Choosing Kiteworks Over Microsoft Purview Means Choosing Best-of-Breed Protection
Because of this, Microsoft recommends using it only for your “most sensitive data,” equating to 1-2% on average. With Kiteworks, all 100% of your sensitive content is safe from our eyes out-of-the-box.
Email Encryption Complexity Drives Shadow IT
Using Microsoft OME encryption can cause productivity issues when recipients try to access information. OME requires acquisition of a one-time passcode from the sender or requires the recipient to sign in with a Microsoft account. For those who use Gmail or other email systems, frustration with this gating can lead senders and recipients to make “side deals” that bypass security to get their jobs done.5 Kiteworks emails are encrypted and decrypted seamlessly, and recipients use their native email accounts. It provides a range of email encryption architecture options, such as web and mobile clients, Outlook integration, and end-to-end encryption using standard email clients without plugins.
Large Files Create Bottlenecks and Insecure Behavior
With Microsoft, file size limitations such as 20 MB6 in emails and 250 GB7 in OneDrive and SharePoint force users to search for an alternative solution when sharing sensitive information beyond these limits. More often than not, this alternative transport is insecure and unauditable. With Kiteworks, customers are provided virtually limitless, reliable file transfers up to 16 Terabytes, which allows heavy sensitive files such as videos or IP in the form of CAD/ CAM drawings or DNA sequences to be shared without worry.

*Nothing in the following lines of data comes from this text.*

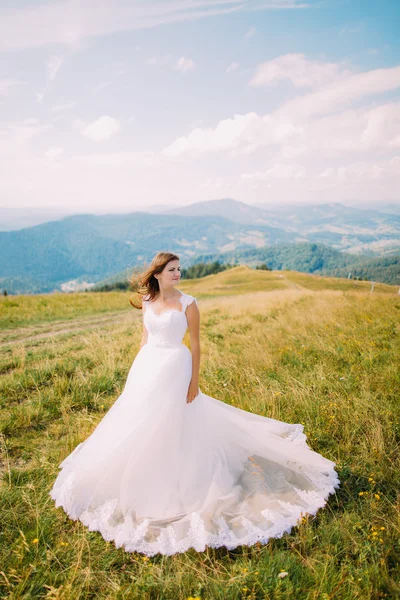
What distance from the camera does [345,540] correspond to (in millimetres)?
3418

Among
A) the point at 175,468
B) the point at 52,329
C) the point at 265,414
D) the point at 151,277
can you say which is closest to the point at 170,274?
→ the point at 151,277

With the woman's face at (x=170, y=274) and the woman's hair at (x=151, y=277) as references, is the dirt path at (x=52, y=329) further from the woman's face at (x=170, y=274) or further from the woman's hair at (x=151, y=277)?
the woman's face at (x=170, y=274)

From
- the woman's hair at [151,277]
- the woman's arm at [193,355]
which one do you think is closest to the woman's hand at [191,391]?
the woman's arm at [193,355]

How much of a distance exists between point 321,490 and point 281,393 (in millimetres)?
2274

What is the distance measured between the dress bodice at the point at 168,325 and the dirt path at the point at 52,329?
10.3 metres

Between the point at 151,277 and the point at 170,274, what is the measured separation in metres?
0.37

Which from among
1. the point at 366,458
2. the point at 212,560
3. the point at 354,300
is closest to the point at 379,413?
the point at 366,458

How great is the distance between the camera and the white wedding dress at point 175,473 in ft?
11.8

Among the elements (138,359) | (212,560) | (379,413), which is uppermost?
(138,359)

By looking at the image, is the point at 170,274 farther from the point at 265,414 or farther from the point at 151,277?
the point at 265,414

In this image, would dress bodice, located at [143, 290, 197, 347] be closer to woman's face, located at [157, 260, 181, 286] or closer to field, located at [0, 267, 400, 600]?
woman's face, located at [157, 260, 181, 286]

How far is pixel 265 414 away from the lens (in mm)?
5887

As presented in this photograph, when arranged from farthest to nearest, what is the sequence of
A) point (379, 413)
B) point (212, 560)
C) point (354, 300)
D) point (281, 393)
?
point (354, 300) < point (281, 393) < point (379, 413) < point (212, 560)

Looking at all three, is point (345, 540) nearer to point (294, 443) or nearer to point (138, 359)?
point (294, 443)
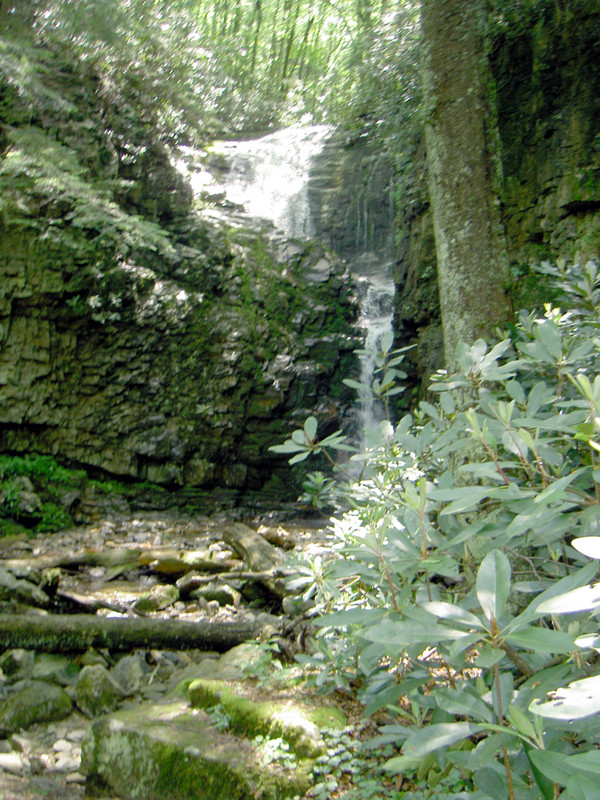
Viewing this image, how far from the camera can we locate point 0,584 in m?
4.39

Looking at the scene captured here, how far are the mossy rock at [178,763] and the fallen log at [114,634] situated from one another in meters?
1.08

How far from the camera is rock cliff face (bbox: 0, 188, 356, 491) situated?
26.5 feet

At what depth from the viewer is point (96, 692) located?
2.96 meters

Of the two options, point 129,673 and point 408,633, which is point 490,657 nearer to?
point 408,633

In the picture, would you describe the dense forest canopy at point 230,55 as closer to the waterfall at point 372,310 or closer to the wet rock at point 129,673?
the waterfall at point 372,310

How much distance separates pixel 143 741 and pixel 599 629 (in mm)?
1839

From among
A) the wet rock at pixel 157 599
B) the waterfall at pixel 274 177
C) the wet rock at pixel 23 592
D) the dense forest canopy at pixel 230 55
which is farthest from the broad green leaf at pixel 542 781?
the waterfall at pixel 274 177

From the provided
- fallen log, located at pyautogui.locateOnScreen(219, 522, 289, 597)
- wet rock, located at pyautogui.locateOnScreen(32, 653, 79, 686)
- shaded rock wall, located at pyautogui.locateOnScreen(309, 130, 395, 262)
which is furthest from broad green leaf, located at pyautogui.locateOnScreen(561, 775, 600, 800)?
shaded rock wall, located at pyautogui.locateOnScreen(309, 130, 395, 262)

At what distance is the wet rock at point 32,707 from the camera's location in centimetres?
273

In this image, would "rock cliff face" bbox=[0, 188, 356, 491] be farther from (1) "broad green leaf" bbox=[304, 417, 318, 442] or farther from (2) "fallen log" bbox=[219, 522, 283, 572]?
(1) "broad green leaf" bbox=[304, 417, 318, 442]

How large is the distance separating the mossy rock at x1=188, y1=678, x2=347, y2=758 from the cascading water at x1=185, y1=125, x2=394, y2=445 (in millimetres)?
8746

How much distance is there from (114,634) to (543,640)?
336 centimetres

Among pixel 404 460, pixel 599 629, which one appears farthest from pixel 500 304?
pixel 599 629

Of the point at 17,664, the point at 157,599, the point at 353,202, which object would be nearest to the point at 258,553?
the point at 157,599
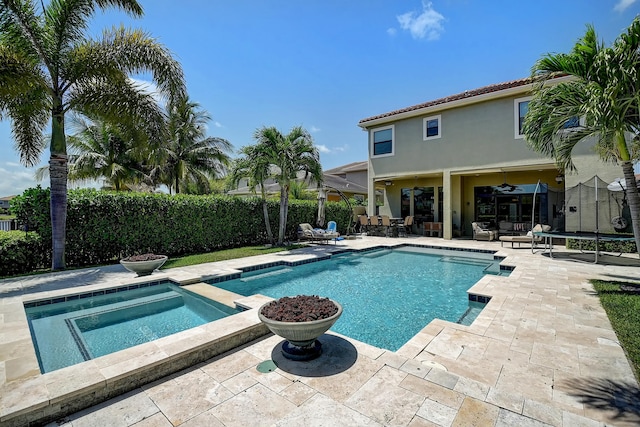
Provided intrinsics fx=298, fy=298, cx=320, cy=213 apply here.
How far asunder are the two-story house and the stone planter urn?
535 inches

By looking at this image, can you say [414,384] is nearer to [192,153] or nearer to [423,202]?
[423,202]

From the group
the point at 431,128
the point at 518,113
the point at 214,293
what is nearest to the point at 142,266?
the point at 214,293

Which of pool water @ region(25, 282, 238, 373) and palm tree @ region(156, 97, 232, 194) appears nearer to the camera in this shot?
pool water @ region(25, 282, 238, 373)

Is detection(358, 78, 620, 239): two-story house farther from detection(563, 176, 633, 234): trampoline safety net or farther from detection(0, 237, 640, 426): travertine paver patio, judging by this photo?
detection(0, 237, 640, 426): travertine paver patio

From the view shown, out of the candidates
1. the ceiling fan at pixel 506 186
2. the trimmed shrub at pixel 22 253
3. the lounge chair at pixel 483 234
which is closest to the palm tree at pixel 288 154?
the trimmed shrub at pixel 22 253

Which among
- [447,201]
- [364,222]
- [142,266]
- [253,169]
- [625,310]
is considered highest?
[253,169]

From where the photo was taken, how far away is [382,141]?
62.6ft

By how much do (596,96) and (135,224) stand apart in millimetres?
13421

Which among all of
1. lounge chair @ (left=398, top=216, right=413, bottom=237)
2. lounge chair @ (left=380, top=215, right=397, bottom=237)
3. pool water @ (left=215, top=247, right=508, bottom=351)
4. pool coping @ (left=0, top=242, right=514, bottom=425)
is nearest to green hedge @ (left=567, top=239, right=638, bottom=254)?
pool water @ (left=215, top=247, right=508, bottom=351)

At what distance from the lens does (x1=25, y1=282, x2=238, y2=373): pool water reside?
4.78 m

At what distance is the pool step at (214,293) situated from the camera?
645 cm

Neither OneDrive for Business nor MDM for Office 365 can enforce usage rules based on location.8 This means Microsoft customers can’t protect your data from access by potential malicious actors in known suspect nation-states, nor is it straightforward for Microsoft customers to isolate data access and sharing based on data sovereignty regulations. Kiteworks, on the other hand, enables administrators to block access from within specific countries or IP address ranges for all users or for specific user profiles/roles. While both Microsoft and Kiteworks policy settings can force specific users’ data to be stored in their home countries, Kiteworks customers can enforce sovereignty to the strictest level—an air gap between countries—by deploying separate Kiteworks instances in separate countries, such as Germany and China.

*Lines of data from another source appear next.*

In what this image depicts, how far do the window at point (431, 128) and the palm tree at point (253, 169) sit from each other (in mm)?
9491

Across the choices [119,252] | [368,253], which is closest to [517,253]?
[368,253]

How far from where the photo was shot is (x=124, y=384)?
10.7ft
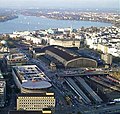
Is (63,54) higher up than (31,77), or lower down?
lower down

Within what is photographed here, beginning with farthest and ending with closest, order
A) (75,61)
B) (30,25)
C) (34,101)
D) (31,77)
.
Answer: (30,25) < (75,61) < (31,77) < (34,101)

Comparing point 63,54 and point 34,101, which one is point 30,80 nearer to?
point 34,101

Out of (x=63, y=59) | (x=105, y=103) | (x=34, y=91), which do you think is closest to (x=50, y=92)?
(x=34, y=91)

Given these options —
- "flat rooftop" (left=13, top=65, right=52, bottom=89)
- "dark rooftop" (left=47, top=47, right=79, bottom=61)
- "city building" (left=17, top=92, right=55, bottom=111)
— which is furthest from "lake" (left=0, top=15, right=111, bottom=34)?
"city building" (left=17, top=92, right=55, bottom=111)

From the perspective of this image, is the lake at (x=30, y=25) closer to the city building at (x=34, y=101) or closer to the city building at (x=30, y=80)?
the city building at (x=30, y=80)

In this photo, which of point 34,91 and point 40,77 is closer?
point 34,91

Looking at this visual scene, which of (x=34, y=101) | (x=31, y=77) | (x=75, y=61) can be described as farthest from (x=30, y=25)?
(x=34, y=101)

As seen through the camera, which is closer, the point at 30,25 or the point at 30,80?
the point at 30,80

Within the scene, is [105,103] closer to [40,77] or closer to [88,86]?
[88,86]
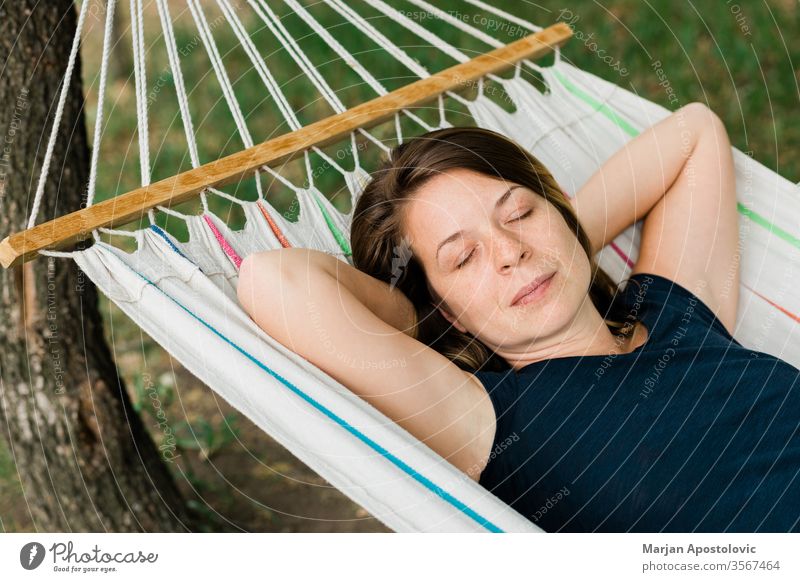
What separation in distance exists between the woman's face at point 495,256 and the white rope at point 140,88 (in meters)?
0.39

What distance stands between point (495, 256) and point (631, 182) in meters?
0.43

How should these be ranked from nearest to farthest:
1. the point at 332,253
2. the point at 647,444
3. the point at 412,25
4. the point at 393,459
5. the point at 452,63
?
the point at 393,459
the point at 647,444
the point at 332,253
the point at 412,25
the point at 452,63

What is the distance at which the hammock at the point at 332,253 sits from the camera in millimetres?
974

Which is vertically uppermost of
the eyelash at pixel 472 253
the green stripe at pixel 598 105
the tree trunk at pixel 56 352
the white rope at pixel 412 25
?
the white rope at pixel 412 25

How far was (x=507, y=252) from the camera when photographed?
1.10 m

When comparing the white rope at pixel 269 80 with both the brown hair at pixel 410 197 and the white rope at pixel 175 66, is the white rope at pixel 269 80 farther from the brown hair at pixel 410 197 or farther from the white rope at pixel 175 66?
the brown hair at pixel 410 197

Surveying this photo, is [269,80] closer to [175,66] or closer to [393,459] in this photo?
[175,66]

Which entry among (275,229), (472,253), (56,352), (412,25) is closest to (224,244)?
(275,229)

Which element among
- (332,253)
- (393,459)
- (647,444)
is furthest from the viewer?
(332,253)

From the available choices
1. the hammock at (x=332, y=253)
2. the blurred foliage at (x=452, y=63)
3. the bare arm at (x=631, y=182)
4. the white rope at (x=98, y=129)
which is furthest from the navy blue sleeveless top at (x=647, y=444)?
the blurred foliage at (x=452, y=63)

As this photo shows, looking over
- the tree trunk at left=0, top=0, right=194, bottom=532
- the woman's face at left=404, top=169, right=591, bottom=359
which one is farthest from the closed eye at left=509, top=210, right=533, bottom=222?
the tree trunk at left=0, top=0, right=194, bottom=532

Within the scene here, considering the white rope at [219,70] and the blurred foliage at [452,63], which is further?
the blurred foliage at [452,63]

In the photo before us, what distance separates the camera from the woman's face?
3.66 feet
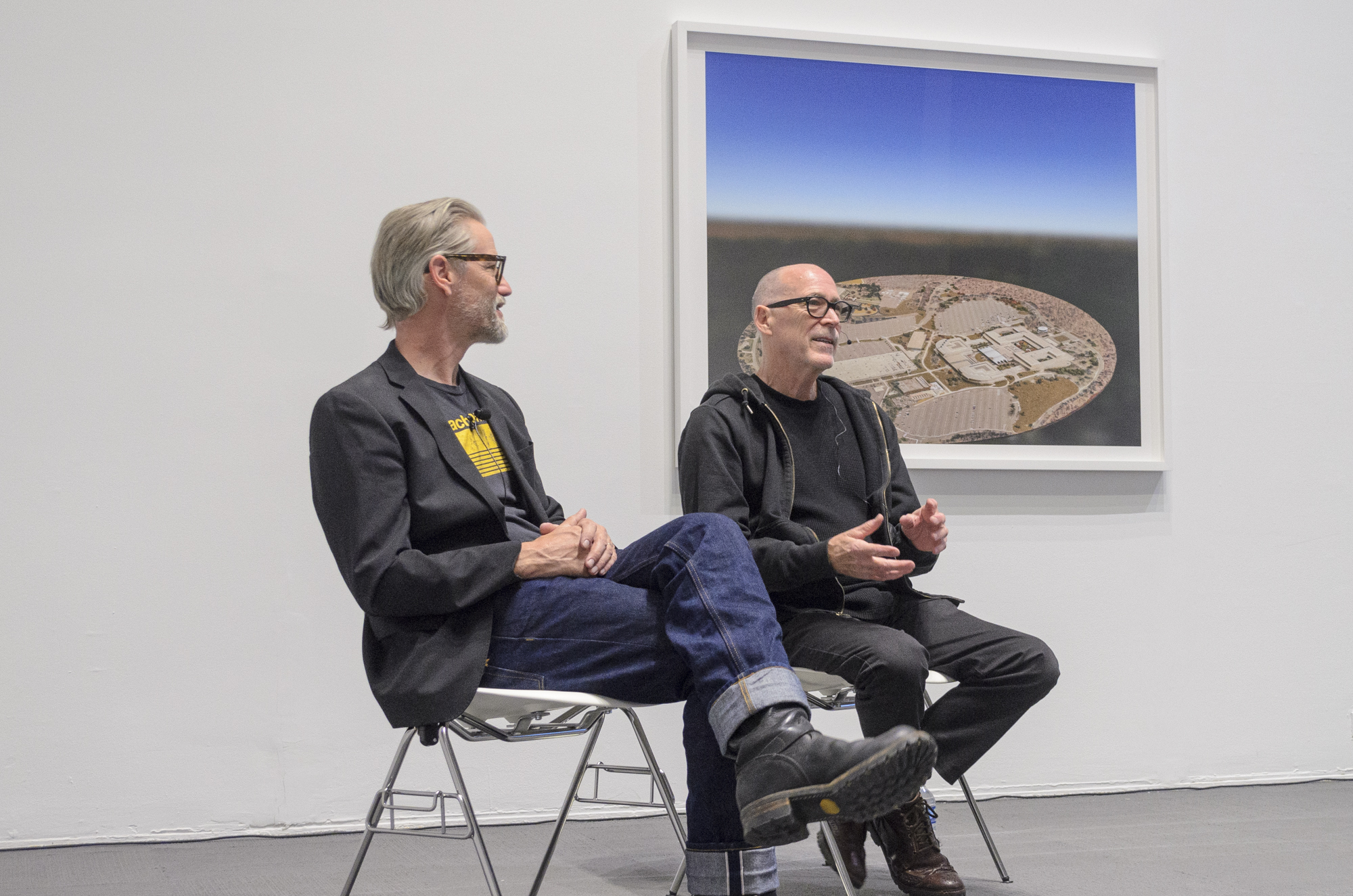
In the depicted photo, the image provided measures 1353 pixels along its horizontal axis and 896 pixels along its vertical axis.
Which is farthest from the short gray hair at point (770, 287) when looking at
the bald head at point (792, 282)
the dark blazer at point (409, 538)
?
the dark blazer at point (409, 538)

1 Joseph Menn,“EXCLUSIVE Microsoft warns thousands of cloud customers of exposed databases,” Reuters, August 27, 2021.
2 Nathan Eddy,“Microsoft 365 Message Encryption Can Leak Sensitive Info,”Dark Reading, October 14, 2022, and “Weakness in Microsoft Office 365 Message Encryption could expose email contents,” Help Net Security, October 14, 2022.

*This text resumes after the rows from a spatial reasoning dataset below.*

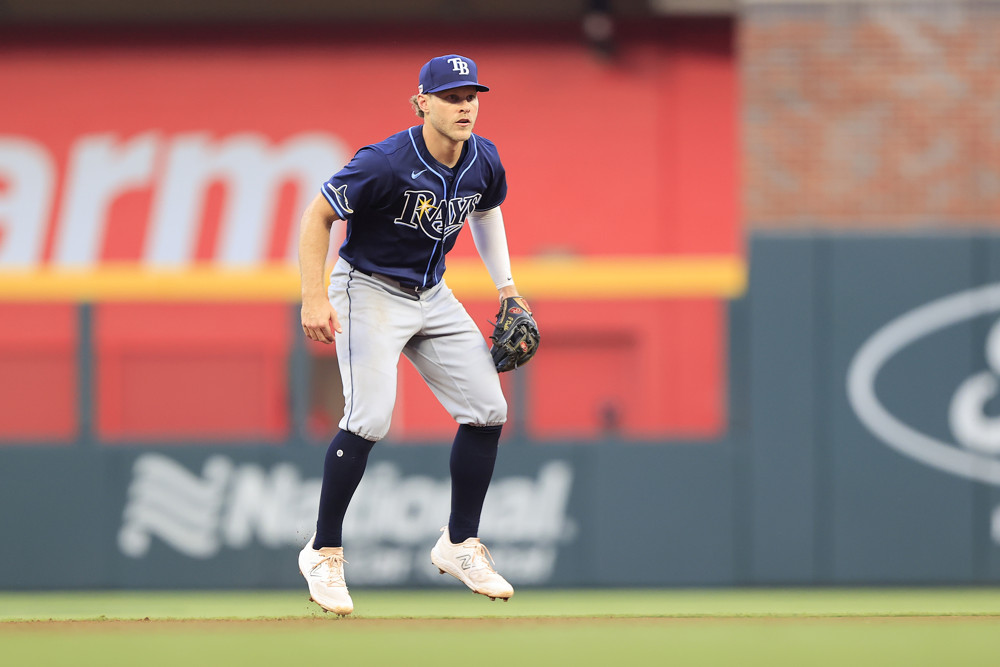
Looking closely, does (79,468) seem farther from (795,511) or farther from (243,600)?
(795,511)

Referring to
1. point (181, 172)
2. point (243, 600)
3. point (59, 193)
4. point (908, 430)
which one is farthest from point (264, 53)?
point (908, 430)

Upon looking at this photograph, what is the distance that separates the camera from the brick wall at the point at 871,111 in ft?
30.1

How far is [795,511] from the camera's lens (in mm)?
8664

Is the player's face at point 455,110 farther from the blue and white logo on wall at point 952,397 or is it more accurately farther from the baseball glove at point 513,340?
the blue and white logo on wall at point 952,397

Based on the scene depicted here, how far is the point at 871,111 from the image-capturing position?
926 centimetres

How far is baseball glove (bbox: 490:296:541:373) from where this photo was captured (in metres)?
5.01

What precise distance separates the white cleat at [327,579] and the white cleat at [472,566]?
15.8 inches

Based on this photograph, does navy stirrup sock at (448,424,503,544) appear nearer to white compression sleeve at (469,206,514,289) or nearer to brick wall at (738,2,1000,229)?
white compression sleeve at (469,206,514,289)

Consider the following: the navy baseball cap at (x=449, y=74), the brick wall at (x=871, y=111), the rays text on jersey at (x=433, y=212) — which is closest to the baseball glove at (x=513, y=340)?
the rays text on jersey at (x=433, y=212)

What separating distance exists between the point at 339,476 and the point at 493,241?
1094 mm

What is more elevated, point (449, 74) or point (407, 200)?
point (449, 74)

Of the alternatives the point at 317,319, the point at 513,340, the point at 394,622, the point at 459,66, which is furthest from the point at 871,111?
the point at 317,319

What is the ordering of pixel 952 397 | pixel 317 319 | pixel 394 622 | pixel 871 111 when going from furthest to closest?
pixel 871 111 → pixel 952 397 → pixel 394 622 → pixel 317 319

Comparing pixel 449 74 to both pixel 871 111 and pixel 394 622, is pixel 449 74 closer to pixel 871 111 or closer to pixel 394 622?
pixel 394 622
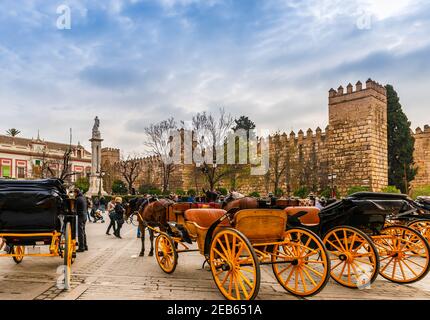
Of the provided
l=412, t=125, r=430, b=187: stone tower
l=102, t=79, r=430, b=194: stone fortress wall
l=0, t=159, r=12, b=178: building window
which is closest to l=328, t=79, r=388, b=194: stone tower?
l=102, t=79, r=430, b=194: stone fortress wall

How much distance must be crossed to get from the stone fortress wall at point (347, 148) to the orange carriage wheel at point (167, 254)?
23371 mm

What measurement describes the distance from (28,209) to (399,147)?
32.2m

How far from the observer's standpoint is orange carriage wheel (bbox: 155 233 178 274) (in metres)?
7.02

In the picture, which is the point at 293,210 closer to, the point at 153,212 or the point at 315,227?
the point at 315,227

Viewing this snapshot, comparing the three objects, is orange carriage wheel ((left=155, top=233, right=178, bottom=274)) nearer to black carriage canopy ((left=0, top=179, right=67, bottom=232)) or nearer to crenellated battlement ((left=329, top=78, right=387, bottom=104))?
black carriage canopy ((left=0, top=179, right=67, bottom=232))

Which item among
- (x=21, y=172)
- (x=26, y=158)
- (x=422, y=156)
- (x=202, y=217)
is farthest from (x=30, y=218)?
(x=26, y=158)

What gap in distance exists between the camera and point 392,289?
611 cm

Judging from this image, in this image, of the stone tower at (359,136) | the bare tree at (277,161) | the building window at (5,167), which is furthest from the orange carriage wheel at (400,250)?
the building window at (5,167)

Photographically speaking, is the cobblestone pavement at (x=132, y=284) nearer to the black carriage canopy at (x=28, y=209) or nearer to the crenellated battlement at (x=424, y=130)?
the black carriage canopy at (x=28, y=209)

3 Chris Jackson,“The Top10 ‘Gotchas’ of SharePoint in Microsoft 365,” Gartner, November 3, 2022.
4 K.C. Cross, David Strome, et al.,“Double Key Encryption,” Microsoft, November 15, 2022.
5 K.C. Cross, David Strome, et al.,“Email encryption,” Microsoft, November 15, 2022.
6 “Send large files with Outlook,” Microsoft Support, 2022.
7 “Upload photos and files to OneDrive,” Microsoft Support, 2022.
8 “Content Collaboration Platform In-Depth Assessment Comparison,” Gartner CloudDecisions, September11, 2019.